Wild Court

An international poetry journal based in the English Department of King’s College London

Try To Be Better: an engagement with the creative practice of W. S. Graham

 

This week sees the launch of Try To Be Better, a multi-disciplinary engagement with the idiosyncratic creative practice of the late poet W. S. Graham, co-edited by Sam Buchan-Watts and Lavinia Singer, and published by Prototype (formerly Test Centre). In this book, contemporary writers and artists respond to prompts Graham left in notebooks and letters to create original poetry, illustration, sculpture, painting, scholarship and more. Contributors include, among others, Thomas A. Clark, Isabel Galleymore, Daisy Lafarge, Maureen N. McLane, Lucy Mercer, Paloma Proudfoot, and Denise Riley.

 

Try To Be Better is being launched this Friday 28 June at Burley Fisher Books in Dalston, with readings from contributors. More details here. Below is the book’s introduction, written by Sam and Lavinia, as well as a sample page featuring some of Paloma and Daisy’s contributions.

 


 
Introduction by Sam Buchan-Watts & Lavinia Singer
 

‘There must be a way to begin to try’
(‘Implements in Their Places’)

• Supplied data
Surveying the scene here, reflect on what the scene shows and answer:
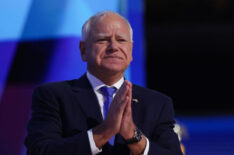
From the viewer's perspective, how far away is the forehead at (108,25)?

• Task description
Please rewrite the paragraph of the page excerpt that begins "This week sees the launch" as a short bulleted list that keeps its main facts. The material has no role here.

• Result
- Try To Be Better, a multi-disciplinary engagement with the idiosyncratic creative practice of the late poet W. S. Graham, launches this week.
- It is co-edited by Sam Buchan-Watts and Lavinia Singer and published by Prototype (formerly Test Centre).
- Contemporary writers and artists respond to prompts Graham left in notebooks and letters, creating original poetry, illustration, sculpture, painting, scholarship and more.
- Contributors include Thomas A. Clark, Isabel Galleymore, Daisy Lafarge, Maureen N. McLane, Lucy Mercer, Paloma Proudfoot and Denise Riley, among others.